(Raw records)
* Start *

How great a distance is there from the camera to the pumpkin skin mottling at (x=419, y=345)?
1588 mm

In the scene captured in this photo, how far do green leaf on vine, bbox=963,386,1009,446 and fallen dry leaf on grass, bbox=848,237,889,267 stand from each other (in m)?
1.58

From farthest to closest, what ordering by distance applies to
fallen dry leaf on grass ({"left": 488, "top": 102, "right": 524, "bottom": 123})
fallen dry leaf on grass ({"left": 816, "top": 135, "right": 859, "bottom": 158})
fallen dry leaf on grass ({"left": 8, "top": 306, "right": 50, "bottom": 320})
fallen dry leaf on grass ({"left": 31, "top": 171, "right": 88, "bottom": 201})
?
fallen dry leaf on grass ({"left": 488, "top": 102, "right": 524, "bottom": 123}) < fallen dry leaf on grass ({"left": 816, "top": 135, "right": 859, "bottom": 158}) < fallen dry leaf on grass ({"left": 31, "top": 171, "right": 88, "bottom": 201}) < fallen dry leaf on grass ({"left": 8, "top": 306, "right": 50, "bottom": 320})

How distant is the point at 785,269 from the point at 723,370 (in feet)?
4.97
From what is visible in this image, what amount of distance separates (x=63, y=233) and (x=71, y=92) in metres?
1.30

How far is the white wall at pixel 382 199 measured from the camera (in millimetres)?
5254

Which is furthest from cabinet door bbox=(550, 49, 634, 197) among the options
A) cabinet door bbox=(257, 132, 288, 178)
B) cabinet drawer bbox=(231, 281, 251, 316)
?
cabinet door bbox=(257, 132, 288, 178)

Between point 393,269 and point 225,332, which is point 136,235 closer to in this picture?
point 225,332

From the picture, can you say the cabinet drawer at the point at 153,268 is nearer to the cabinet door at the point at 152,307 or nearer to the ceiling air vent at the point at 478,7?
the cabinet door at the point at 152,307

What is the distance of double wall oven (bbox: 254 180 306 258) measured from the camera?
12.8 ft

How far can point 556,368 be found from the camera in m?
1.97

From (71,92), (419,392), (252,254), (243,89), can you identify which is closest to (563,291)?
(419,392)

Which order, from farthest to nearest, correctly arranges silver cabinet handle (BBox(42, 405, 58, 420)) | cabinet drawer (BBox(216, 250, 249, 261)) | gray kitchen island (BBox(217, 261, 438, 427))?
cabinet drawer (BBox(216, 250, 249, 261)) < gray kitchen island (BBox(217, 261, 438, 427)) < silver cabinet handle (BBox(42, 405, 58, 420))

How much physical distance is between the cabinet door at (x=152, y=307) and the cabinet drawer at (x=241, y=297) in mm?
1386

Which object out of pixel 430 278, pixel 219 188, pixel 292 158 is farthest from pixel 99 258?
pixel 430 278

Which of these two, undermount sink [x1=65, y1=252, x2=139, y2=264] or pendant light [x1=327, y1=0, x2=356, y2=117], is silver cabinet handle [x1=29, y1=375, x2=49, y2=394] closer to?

* End *

◆ AIM OF THE EXERCISE
Rewrite the data above, replacing "white wall" with "beige wall" and keeping every other character unchanged.

◆ ANSWER BELOW
How great a distance is there from the camera to the pumpkin skin mottling at (x=419, y=345)?
1588 mm

In the scene captured in this photo, how far do green leaf on vine, bbox=963,386,1009,446 and fallen dry leaf on grass, bbox=848,237,889,267 stand from each other (in m)?
1.58

From farthest to closest, what ordering by distance applies to
fallen dry leaf on grass ({"left": 488, "top": 102, "right": 524, "bottom": 123})
fallen dry leaf on grass ({"left": 816, "top": 135, "right": 859, "bottom": 158})
fallen dry leaf on grass ({"left": 8, "top": 306, "right": 50, "bottom": 320})
fallen dry leaf on grass ({"left": 31, "top": 171, "right": 88, "bottom": 201})
?
fallen dry leaf on grass ({"left": 488, "top": 102, "right": 524, "bottom": 123}) < fallen dry leaf on grass ({"left": 816, "top": 135, "right": 859, "bottom": 158}) < fallen dry leaf on grass ({"left": 31, "top": 171, "right": 88, "bottom": 201}) < fallen dry leaf on grass ({"left": 8, "top": 306, "right": 50, "bottom": 320})

How distant is the point at 785,269 from the point at 723,370 (in feet)?
4.97
From what is visible in this image, what amount of distance separates (x=63, y=233) and (x=71, y=92) in metres?
1.30

How far is the beige wall at pixel 382 199 measured from the camera (in millimetres)?
5254

Which is furthest from cabinet door bbox=(550, 49, 634, 197) among the options
A) cabinet door bbox=(257, 132, 288, 178)
B) cabinet drawer bbox=(231, 281, 251, 316)
?
cabinet door bbox=(257, 132, 288, 178)

Between point 393,269 and point 225,332, which is point 136,235 closer to in this picture?
point 225,332

From the picture, can you say the cabinet drawer at the point at 153,268 is nearer to the cabinet door at the point at 152,307 or nearer to the ceiling air vent at the point at 478,7?
the cabinet door at the point at 152,307

What is the distance of double wall oven (bbox: 254 180 306 258) measured from the camera?
12.8 ft

How far can point 556,368 be found from the camera in m?
1.97

From (71,92), (419,392), (252,254), (243,89), can you identify which is closest to (563,291)?
(419,392)

Which order, from farthest to nearest, correctly arranges silver cabinet handle (BBox(42, 405, 58, 420)) | cabinet drawer (BBox(216, 250, 249, 261)) | gray kitchen island (BBox(217, 261, 438, 427))?
cabinet drawer (BBox(216, 250, 249, 261)) < gray kitchen island (BBox(217, 261, 438, 427)) < silver cabinet handle (BBox(42, 405, 58, 420))

How much physical distance is between the cabinet door at (x=152, y=307) and the cabinet drawer at (x=241, y=297) in mm?
1386

Which object out of pixel 430 278, pixel 219 188, pixel 292 158 is farthest from pixel 99 258?
pixel 430 278

Which of these two, undermount sink [x1=65, y1=252, x2=139, y2=264] or pendant light [x1=327, y1=0, x2=356, y2=117], is silver cabinet handle [x1=29, y1=375, x2=49, y2=394] closer to?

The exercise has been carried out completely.